He Said/She Said Reviews of Eat Pray Love
Full Disclosure: I have never read Eat, Pray, Love, nor have I had the desire to read Eat, Pray, Love. I really can’t explain why. Perhaps it’s because I felt it’s the epitome of the old Oprah She’s Come Undone Book Club. (You know the ones. Where every book is about a young woman struggling against adversity and discovering her sexuality — like older versions of Judy Blume novels. Are you there God? It’s me, The White Oleander Pilot’s Wife.)
And yet, I still looked forward to seeing the movie adaptation. Obviously, this had nothing to do with its source; it had all to do with its cast. Specifically, Julia Roberts. (Full Disclosure #2: I, rightly or wrongly, am a Roberts fan.)
For the 11 of you that haven’t read the book, the movie Eat Pray Love is about one woman’s search for personal happiness, love and acceptance. She, Liz Gilbert (Julia Roberts), divorces her husband (Billy Crudup), leaves the man (James Franco) she dates after the divorce, and flees the country. For a year she lives in Italy (Eat), then India (Pray), and then Bali (Love), looking for answers.
Along the way she meets a multinational, multicultural supporting cast of characters. And lots and lots of attractive men. In this world, the despondent Liz Gilbert is surrounded and adored by a smorgasbord of men. An international hot-man buffet. One actor exists in the movie (during Love) simply to bare his ass. On a moonlit beach.
Some sections of the movie do go on a bit too long (Pray), and others are over too quickly (Eat). But the director, Ryan Murphy (the creator of Glee and Nip/Tuck) keeps the story and the cast focused. Julia has her buoyant moments of being the smiley, laughy Julia. But overall, her’s is a much more restrained and distant performance. Richard Jenkins is superb. Javier Bardem is manly. Billy Crudup steals every one of his scenes. And James Franco is squinty.

Image-text web data
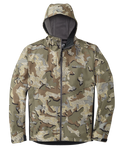 Rubicon Hooded Jacket | Valo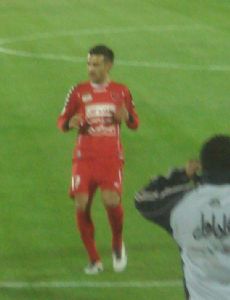 Vlatko Grozdanoski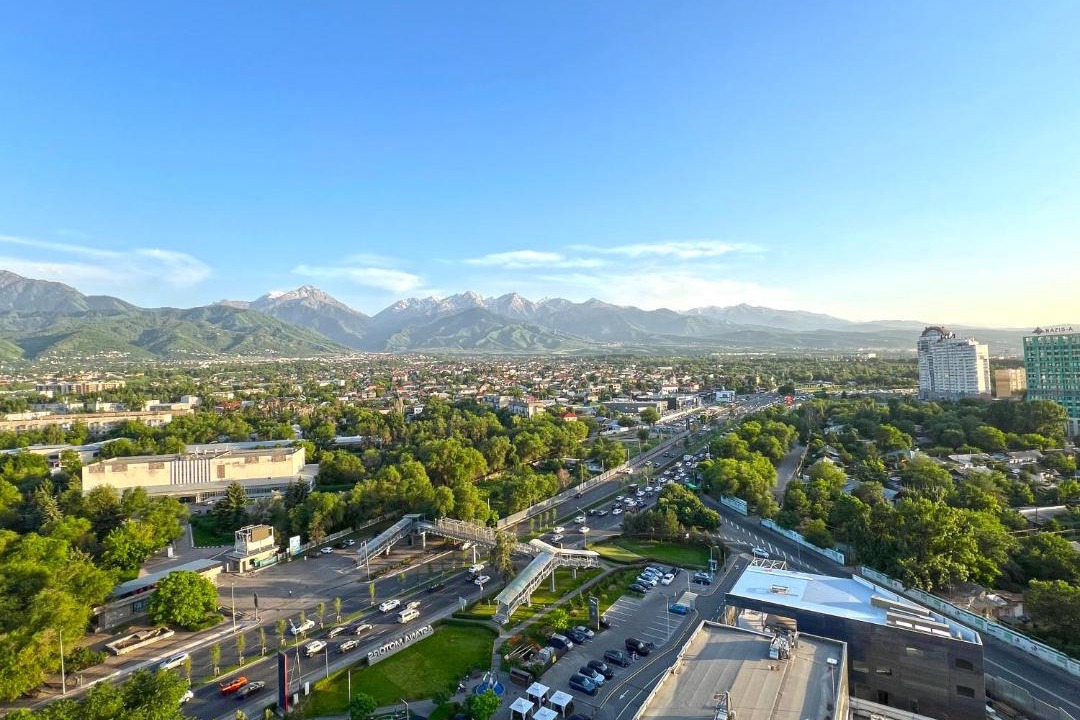 Photo of Others in Bostandyk District
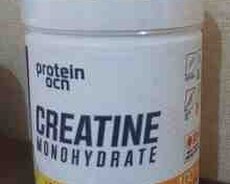 Creatine aromalı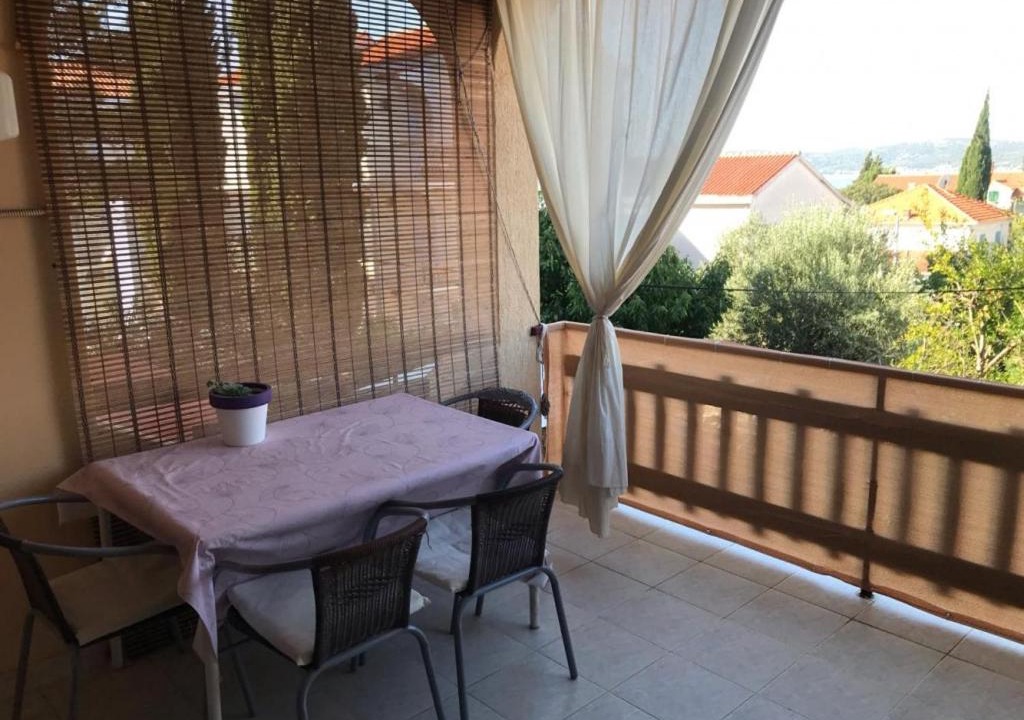 Photo of Patio Balcony in Sveti Filip i Jakov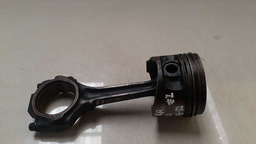 BIELA COM PISTÃO FORD KA 1.0 1996 A 2002 (2)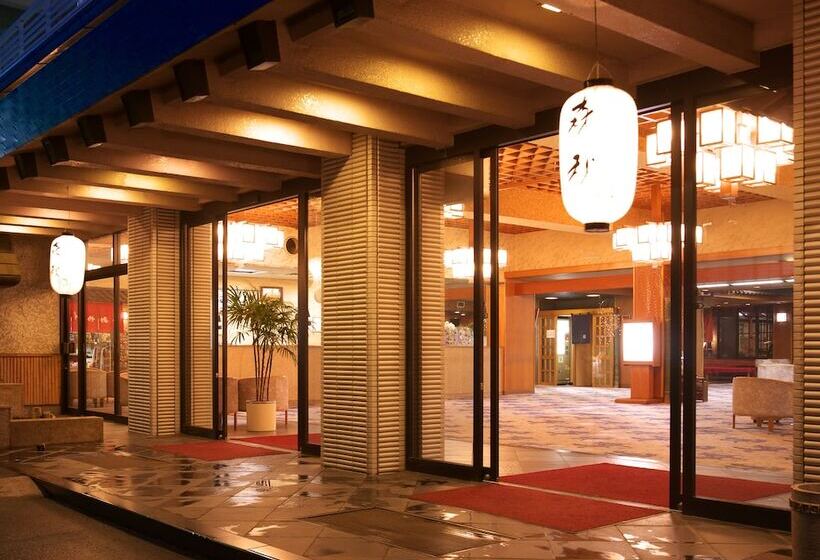 Moriaki Ryokan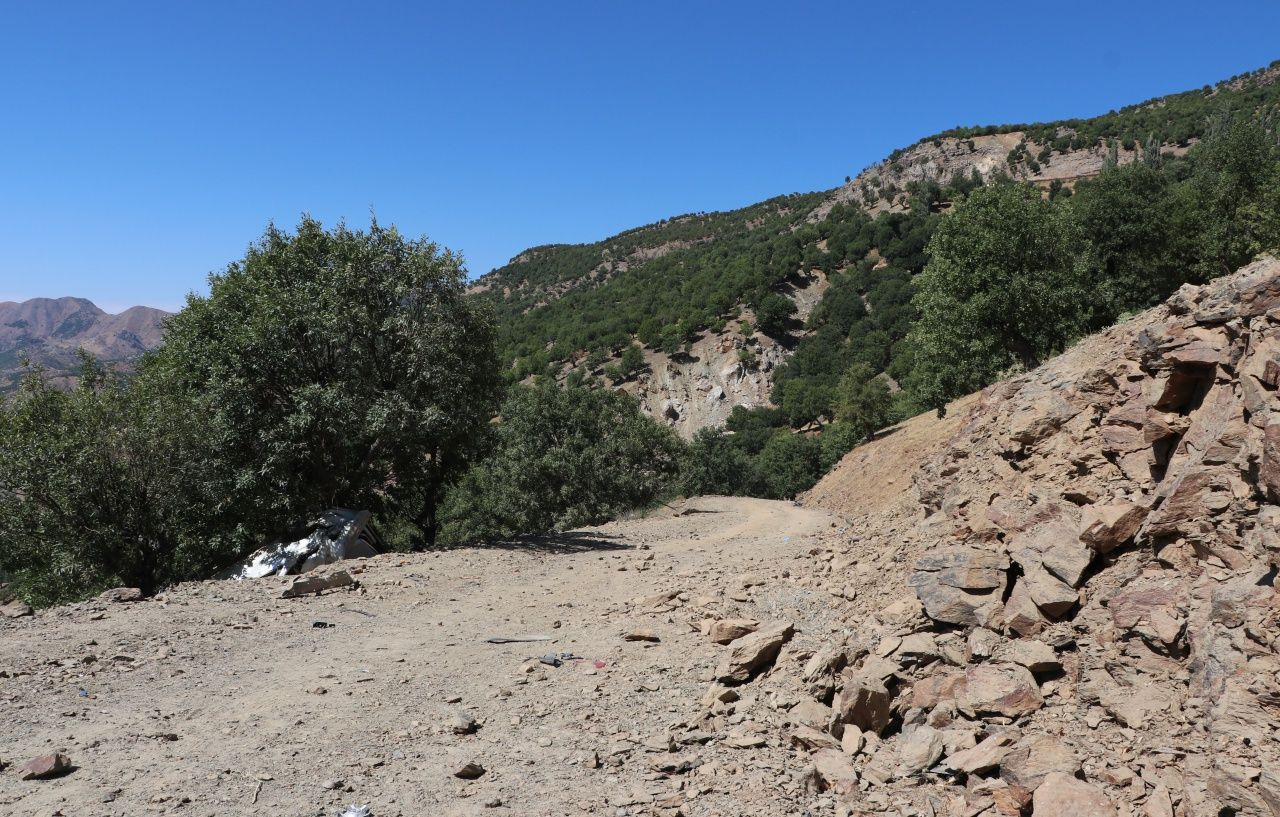 Diyarbakır'daki hain saldırının detayları! - Sayfa 12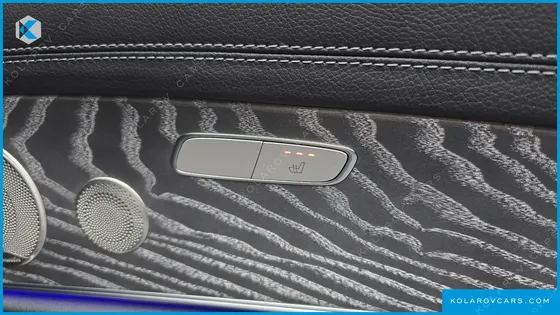 MERCEDES E-CLASS E350 4MATIC AMG LINE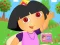 لعبة Dora على الانترنت
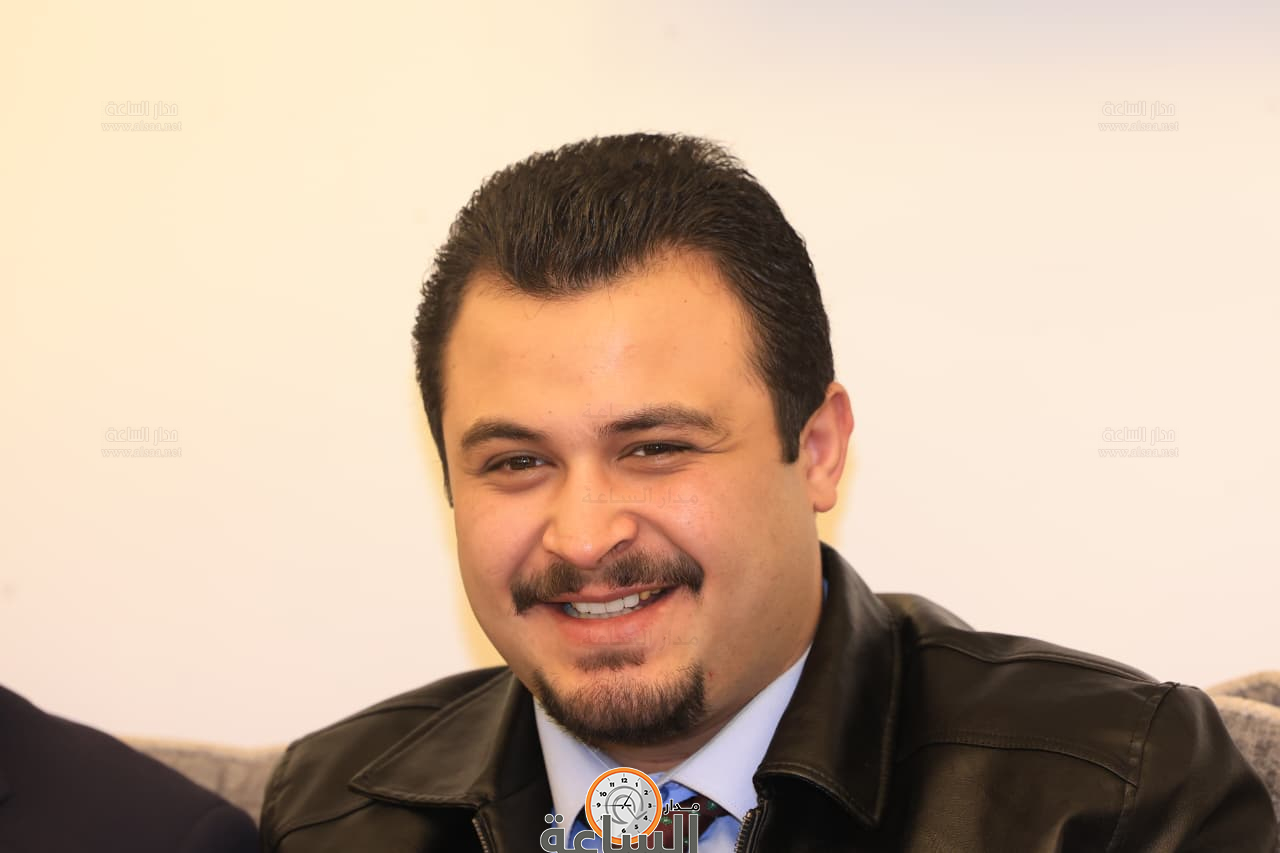 Madar Al-Saa Images 0.49629226386543523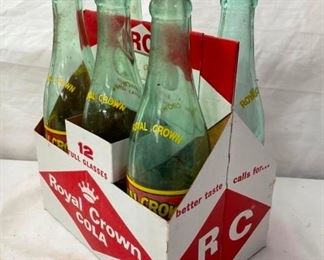 END VIEW RC CB CARRIER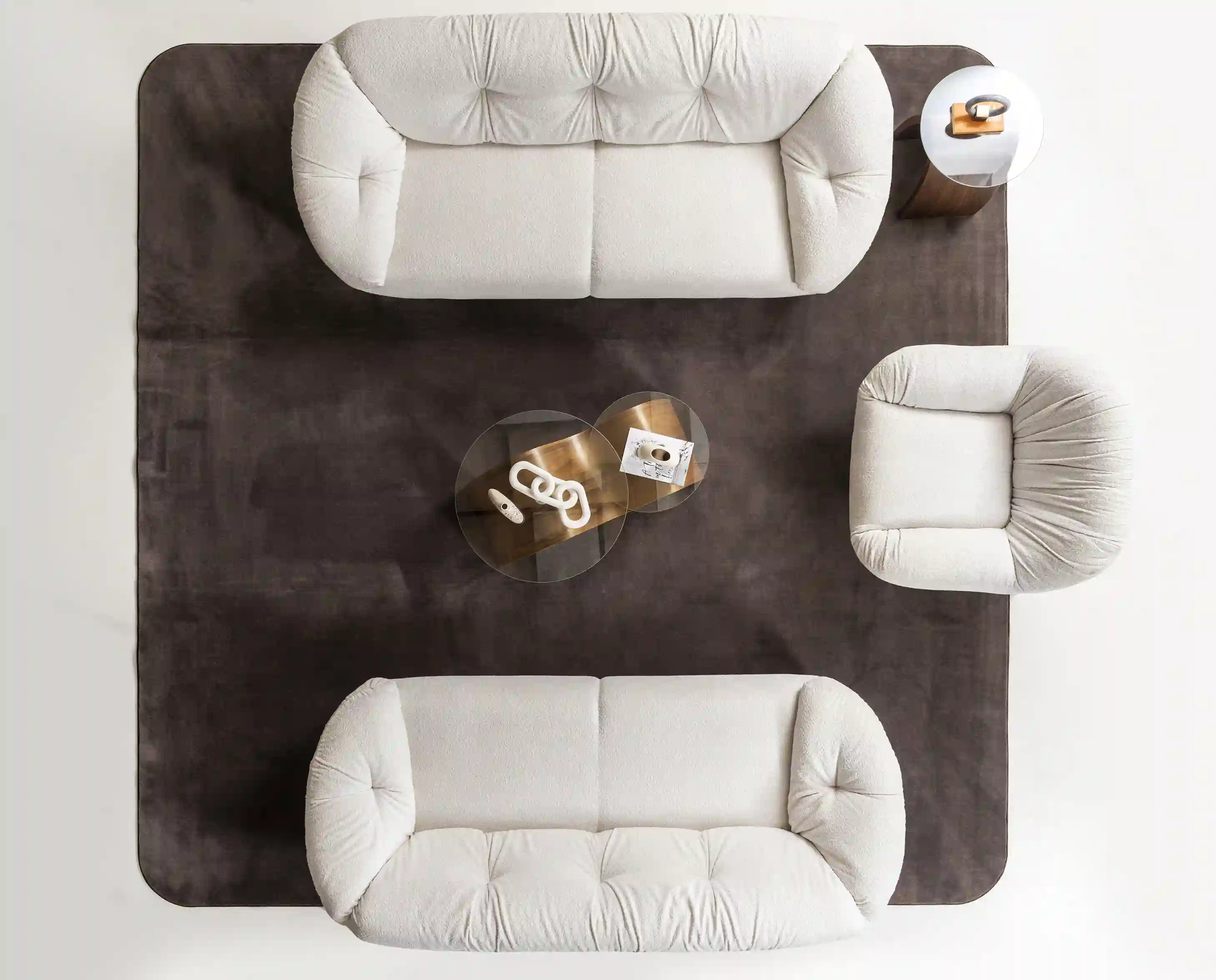 Harmony Koltuk Takımı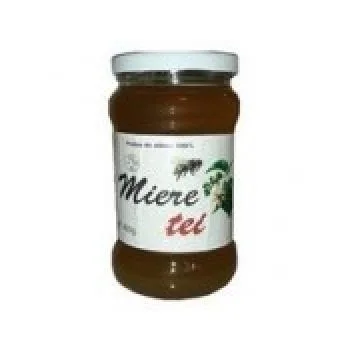 Miere Tei 400g Pro Apis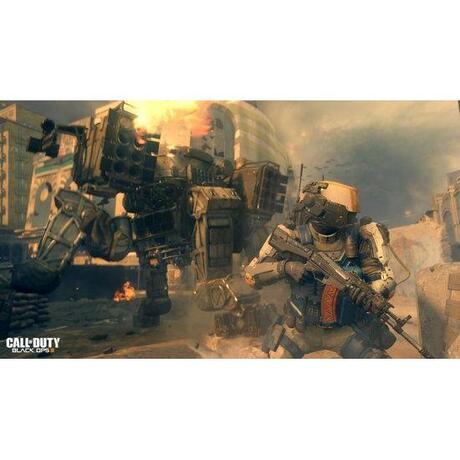 Call of Duty: Black Ops 3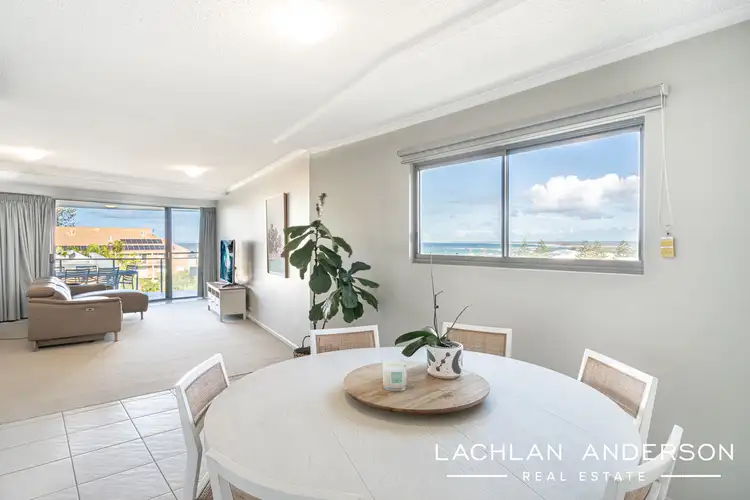 Fourth view of Homely unit listing, 503/56 Lower Gay Terrace, Caloundra QLD 4551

WHAT TO DO:
1. List every actor named in the movie review.
2. Render this sentence from the movie review in Spanish: "For a year she lives in Italy (Eat), then India (Pray), and then Bali (Love), looking for answers."
3. Answer these questions using the movie review:
(a) Who plays Liz Gilbert's husband?
(b) Which two shows did the director create?
(c) Which section of the movie does the reviewer say goes on a bit too long?

YOUR RESPONSES:
1. Julia Roberts, Billy Crudup, James Franco, Richard Jenkins, Javier Bardem

2. Durante un año vive en Italia (Comer), luego en la India (Rezar) y después en Bali (Amar), buscando respuestas.

3.
(a) Billy Crudup
(b) Glee and Nip/Tuck
(c) Pray